*** Opening of Supplied text ***

For service principals and managed identities, use Azure's built-in roles judiciously and avoid custom roles unless absolutely necessary. When custom roles are required, define them with the minimum permissions needed for the specific task. Use the "NotActions" property to explicitly deny permissions that shouldn't be available, even if they're included in a broader role.
// Secure: Principle of least privilege implementation
param resourceGroupLocation string
resource storageAccount 'Microsoft.Storage/storageAccounts@2021-04-01' = {
name: 'storage${uniqueString(resourceGroup().id)}'
location: resourceGroupLocation
sku: {
name: 'Standard_LRS'
}
kind: 'StorageV2'
}
// Secure: Custom role with minimal permissions
resource customRole 'Microsoft.Authorization/roleDefinitions@2020-04-01-preview' = {
name: 'storage-reader-writer-20231001'
properties: {
roleName: 'Storage Reader Writer'
description: 'Can read and write to storage but cannot delete or modify permissions'
permissions: [
{
actions: [
'Microsoft.Storage/storageAccounts/blobServices/containers/read',
'Microsoft.Storage/storageAccounts/blobServices/containers/write'
]
notActions: [
'Microsoft.Storage/storageAccounts/delete',
'Microsoft.Storage/storageAccounts/queueServices/queues/write'
]
}
]
assignableScopes: [
'/subscriptions/${subscriptionId}/resourceGroups/${resourceGroup().name}'
]
}
}
// Secure: Assign minimal role to service principal
resource roleAssignment 'Microsoft.Authorization/roleAssignments@2020-04-01-preview' = {
name: guid(storageAccount.id, 'storage-reader-writer')
properties: {
roleDefinitionId: customRole.id
principalId: 'service-principal-object-id'
principalType: 'ServicePrincipal'
scope: storageAccount.id
}
}Implement Azure AD Privileged Identity Management (PIM) to control and monitor privileged role assignments. PIM provides just-in-time access to privileged roles, requiring approval for role activation and providing audit trails of privilege usage. This significantly reduces the attack surface for privilege escalation by limiting the time window during which elevated permissions are active.

*** Close of Supplied text ***
*** Opening of Available data ***

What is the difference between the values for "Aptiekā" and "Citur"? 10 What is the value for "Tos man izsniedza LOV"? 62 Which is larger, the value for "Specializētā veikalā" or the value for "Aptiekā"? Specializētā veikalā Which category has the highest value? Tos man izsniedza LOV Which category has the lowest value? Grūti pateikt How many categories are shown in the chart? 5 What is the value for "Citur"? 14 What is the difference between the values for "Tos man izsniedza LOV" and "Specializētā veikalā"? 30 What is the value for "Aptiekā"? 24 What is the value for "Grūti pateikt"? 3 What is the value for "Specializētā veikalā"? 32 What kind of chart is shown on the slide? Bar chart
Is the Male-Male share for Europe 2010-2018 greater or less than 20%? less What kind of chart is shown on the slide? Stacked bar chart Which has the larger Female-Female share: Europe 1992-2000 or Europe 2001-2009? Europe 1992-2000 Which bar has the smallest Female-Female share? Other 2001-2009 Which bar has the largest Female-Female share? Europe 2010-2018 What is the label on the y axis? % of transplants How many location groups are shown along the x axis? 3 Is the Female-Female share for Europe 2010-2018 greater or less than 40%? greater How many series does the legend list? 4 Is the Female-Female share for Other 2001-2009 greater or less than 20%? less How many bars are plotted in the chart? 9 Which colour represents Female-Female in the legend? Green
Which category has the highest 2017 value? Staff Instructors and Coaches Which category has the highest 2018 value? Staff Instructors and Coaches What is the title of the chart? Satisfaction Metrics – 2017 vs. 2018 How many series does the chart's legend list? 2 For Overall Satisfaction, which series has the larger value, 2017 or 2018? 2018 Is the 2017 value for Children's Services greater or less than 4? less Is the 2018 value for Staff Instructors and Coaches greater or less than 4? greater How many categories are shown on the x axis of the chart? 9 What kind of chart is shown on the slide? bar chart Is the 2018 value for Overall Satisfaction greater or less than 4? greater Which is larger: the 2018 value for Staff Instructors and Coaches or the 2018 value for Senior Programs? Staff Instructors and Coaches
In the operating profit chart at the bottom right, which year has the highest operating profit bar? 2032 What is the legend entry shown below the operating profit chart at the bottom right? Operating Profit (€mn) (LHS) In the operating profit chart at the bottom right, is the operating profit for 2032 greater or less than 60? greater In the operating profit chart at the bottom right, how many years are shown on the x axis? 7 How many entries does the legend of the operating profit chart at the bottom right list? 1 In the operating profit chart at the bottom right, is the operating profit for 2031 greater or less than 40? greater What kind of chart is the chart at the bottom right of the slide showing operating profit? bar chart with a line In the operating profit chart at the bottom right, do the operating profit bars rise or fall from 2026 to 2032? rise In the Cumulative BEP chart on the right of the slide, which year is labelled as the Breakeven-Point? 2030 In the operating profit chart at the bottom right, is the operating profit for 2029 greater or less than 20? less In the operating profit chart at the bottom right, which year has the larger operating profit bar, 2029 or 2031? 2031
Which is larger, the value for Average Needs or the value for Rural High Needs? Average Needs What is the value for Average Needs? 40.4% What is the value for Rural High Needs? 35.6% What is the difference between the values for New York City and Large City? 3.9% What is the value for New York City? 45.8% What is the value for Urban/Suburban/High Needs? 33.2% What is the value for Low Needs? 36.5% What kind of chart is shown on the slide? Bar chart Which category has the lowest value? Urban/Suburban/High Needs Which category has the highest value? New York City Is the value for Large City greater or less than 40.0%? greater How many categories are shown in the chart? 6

*** Close of Available data ***

= Questions =
#1 Set down the Azure least-privilege text word for word, from "For service principals" to "a broader role.".
#2 Which property does the Azure least-privilege text recommend for explicitly denying permissions that shouldn't be available?

= Results of the tasks =
#1
For service principals and managed identities, use Azure's built-in roles judiciously and avoid custom roles unless absolutely necessary. When custom roles are required, define them with the minimum permissions needed for the specific task. Use the "NotActions" property to explicitly deny permissions that shouldn't be available, even if they're included in a broader role.

#2 The "NotActions" property.